Among the signers are former Spanish Prime Minister Jose Luis Rodriguez Zapatero, former Paraguayan President Fernando Lugo, Colombia’s Ernesto Samper, Panama’s Martin Torrijos and Ecuador’s Rafael Correa.

The US Embassy, meanwhile, has asked US citizens living in Brazil to stay away from areas near demonstrations since those that start out peacefully may well become violent.

The tensions have grown since last year, aggravated now by the lack of confidence sown by Bolsonaro in the electronic voting system the country adopted in 1996, which since then has not been mentioned in a single complaint of election fraud but which the president claims fosters illegal voting.

Those statements, which Bolsonaro admits he cannot prove, have coincided with the sharp decline in his approval rating to barely 25 percent and surveys forecasting former President Luiz Inacio Lula da Silva’s overwhelming triumph in the 2022 presidential election.

Amid his campaign to discredit electronic voting, Bolsonaro has said that in 2022 “there will be no elections” if a parallel system of paper ballots is not adopted, a move that has been rejected by the country’s election court and by Parliament.

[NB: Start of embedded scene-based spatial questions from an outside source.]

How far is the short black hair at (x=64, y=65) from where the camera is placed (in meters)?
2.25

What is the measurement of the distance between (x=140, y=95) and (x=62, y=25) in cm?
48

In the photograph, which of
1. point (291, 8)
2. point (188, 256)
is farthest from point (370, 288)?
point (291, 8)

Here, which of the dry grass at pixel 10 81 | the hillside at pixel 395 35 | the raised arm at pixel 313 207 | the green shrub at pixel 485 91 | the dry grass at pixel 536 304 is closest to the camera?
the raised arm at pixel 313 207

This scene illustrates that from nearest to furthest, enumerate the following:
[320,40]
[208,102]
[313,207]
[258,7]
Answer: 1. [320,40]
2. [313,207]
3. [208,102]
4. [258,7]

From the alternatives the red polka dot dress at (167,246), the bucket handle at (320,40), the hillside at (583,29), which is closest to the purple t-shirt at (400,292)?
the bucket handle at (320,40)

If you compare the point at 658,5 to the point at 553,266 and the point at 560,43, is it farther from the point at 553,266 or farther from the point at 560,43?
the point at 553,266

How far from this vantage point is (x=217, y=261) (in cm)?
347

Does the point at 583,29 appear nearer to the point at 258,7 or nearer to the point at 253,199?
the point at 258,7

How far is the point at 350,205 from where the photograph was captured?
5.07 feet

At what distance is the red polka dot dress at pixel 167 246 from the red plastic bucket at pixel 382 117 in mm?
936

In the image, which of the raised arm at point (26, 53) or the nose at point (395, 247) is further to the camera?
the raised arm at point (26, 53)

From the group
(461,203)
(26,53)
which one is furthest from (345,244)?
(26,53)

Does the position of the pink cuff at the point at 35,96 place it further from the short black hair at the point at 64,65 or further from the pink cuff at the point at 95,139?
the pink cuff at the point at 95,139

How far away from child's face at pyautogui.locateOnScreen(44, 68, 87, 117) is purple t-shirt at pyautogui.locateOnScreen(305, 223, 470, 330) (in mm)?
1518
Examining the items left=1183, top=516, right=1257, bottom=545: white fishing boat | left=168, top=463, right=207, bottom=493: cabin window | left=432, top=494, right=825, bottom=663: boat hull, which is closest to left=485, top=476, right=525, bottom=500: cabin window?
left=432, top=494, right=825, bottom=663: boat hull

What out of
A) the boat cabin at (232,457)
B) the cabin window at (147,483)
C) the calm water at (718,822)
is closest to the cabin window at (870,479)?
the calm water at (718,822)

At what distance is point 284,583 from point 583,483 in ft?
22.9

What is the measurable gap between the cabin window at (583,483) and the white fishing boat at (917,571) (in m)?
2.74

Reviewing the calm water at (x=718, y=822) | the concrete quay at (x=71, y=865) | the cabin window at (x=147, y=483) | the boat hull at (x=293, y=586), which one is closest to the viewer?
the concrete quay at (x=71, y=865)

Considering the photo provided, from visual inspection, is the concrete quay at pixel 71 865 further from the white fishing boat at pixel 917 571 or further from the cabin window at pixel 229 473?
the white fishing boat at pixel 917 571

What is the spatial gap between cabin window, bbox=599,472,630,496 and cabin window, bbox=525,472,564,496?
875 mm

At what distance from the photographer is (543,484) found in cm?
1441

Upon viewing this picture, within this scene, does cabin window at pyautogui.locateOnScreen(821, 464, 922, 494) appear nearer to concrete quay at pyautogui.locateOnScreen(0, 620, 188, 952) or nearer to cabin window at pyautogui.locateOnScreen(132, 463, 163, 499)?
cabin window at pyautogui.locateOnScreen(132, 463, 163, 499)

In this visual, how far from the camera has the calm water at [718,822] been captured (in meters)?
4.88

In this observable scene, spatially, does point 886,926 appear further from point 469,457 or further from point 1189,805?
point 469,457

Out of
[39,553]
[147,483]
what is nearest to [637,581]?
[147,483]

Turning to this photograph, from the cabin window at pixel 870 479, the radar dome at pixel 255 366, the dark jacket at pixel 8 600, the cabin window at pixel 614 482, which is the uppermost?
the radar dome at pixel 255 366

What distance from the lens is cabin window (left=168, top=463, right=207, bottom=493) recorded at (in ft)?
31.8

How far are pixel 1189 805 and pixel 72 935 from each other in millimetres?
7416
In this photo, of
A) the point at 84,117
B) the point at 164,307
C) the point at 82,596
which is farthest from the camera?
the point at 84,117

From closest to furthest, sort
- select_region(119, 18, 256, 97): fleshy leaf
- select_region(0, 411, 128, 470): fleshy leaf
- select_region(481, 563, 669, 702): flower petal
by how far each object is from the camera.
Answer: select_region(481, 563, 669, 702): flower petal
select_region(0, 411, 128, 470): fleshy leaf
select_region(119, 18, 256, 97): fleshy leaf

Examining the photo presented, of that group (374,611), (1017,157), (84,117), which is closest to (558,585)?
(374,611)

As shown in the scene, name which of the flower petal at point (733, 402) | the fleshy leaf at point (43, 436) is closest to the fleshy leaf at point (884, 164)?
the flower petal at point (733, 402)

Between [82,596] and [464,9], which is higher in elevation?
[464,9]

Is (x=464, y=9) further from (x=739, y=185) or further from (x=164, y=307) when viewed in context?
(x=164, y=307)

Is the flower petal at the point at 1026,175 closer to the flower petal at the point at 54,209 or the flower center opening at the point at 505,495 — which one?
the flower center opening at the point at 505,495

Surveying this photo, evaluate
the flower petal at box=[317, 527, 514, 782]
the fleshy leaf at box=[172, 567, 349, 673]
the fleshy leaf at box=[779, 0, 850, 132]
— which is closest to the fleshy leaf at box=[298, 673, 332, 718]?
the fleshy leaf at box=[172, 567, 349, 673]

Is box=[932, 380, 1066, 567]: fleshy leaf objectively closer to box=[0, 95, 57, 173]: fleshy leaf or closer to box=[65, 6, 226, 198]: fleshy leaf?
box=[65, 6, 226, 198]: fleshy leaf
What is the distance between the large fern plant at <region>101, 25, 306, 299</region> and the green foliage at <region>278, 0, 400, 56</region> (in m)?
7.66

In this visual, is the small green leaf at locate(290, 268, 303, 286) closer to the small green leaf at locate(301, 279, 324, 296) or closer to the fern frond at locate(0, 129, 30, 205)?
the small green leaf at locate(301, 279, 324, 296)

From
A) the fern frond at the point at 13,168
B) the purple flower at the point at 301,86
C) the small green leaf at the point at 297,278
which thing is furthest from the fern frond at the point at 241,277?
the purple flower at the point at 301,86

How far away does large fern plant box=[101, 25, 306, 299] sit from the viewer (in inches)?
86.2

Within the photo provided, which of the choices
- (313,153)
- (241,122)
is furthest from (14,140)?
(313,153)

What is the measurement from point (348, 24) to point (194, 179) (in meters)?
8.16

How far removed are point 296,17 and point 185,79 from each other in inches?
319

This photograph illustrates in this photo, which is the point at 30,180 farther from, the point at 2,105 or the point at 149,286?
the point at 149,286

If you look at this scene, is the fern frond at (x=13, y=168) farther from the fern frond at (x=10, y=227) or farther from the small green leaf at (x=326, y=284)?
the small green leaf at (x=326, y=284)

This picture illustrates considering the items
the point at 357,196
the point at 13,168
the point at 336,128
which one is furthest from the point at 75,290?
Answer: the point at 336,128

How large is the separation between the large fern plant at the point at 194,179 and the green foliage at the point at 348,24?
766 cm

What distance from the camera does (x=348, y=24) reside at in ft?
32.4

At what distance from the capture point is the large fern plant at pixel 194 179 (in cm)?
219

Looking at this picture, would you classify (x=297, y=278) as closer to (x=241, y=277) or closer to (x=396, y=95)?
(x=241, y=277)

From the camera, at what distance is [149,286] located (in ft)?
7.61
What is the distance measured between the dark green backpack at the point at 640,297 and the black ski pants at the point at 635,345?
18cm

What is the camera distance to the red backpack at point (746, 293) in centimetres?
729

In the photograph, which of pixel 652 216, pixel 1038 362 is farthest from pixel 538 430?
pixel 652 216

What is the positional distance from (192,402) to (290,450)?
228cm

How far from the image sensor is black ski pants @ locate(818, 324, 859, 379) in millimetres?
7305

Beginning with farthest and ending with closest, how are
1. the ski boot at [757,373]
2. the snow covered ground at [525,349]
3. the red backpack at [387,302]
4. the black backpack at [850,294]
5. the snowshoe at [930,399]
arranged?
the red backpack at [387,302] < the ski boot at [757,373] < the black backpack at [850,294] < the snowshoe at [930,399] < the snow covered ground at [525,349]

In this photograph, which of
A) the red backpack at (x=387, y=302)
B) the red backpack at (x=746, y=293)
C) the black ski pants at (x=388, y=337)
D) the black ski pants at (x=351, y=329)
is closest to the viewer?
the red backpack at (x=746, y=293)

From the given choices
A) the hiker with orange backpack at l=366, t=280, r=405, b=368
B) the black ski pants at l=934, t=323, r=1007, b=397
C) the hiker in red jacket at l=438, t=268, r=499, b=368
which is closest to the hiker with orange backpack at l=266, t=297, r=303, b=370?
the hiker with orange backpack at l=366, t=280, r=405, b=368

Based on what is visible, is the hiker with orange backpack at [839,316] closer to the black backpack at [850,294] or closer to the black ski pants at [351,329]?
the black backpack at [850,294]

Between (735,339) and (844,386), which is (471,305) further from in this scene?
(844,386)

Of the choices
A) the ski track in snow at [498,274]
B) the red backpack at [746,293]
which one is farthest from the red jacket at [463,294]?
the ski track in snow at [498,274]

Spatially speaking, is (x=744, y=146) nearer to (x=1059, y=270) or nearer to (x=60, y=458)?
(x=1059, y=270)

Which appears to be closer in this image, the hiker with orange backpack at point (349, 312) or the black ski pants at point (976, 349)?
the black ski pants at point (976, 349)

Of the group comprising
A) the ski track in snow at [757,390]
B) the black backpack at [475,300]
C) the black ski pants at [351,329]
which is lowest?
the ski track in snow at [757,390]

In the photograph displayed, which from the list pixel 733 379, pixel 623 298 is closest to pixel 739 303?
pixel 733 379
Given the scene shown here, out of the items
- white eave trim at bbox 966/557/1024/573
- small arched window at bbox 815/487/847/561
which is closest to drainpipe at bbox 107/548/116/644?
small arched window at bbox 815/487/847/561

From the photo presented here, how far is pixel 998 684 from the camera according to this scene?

Bolsonaro, who is suspected of corruption in the negotiations to purchase anti-Covid vaccines and other irregularities, is also being investigated by the Supreme Court in a case concerning the dissemination of fake news and threats to democracy that has already landed numerous ultrarightist activists in jail.

Some of those arrested have appeared on the social networks armed to the teeth and urging that during the protests on Tuesday, on Brazil’s Independence Day celebration, demonstrators “invade” Parliament and the Supreme Court and even “assassinate” judges and politicians.

Among the most extreme groups are evangelical pastors, truck drivers unions, Military Police officers and followers of the ultraconservative global movement sponsored by Steve Bannon, a former advisor to ex-US President Donald Trump.

Bolsonaro, a reserve army captain, has criticized those arrests, claiming that he does not want a “rupture” in the country’s democratic structure and saying that “everyone must base all that they do on the Constitution” and respect the right to “freedom” and to others’ “opinions.”

He has also declared, in a dramatic tone, that the current scenario provides three alternatives: “Get arrested, die or victory.”

Although he has warned that the demonstrations on Tuesday will be the “ultimatum” for those who are “attacking” the Constitution, Bolsonaro recently has lowered his tone and called for his supporters to march for “freedom,” “conservative values,” “the family, private property and God.”

The biggest demonstrations are scheduled to be held in Brasilia and Sao Paulo, where Bolsonaro has guaranteed that he will attend.

In Brasilia, hundreds of people have already camped out on the Esplanade of the Ministries, an avenue where virtually all the government buildings are located, including the seat of Parliament and the high court, but where vehicle traffic was prohibited on Monday, a ban that will only be lifted on Wednesday.

Large numbers of police have been deployed prior to the demonstrations, and in the case of Brasilia officers have also been observed along highways leading to the capital, via which caravans of Bolsonaro supporters are expected to travel to take part in the marches.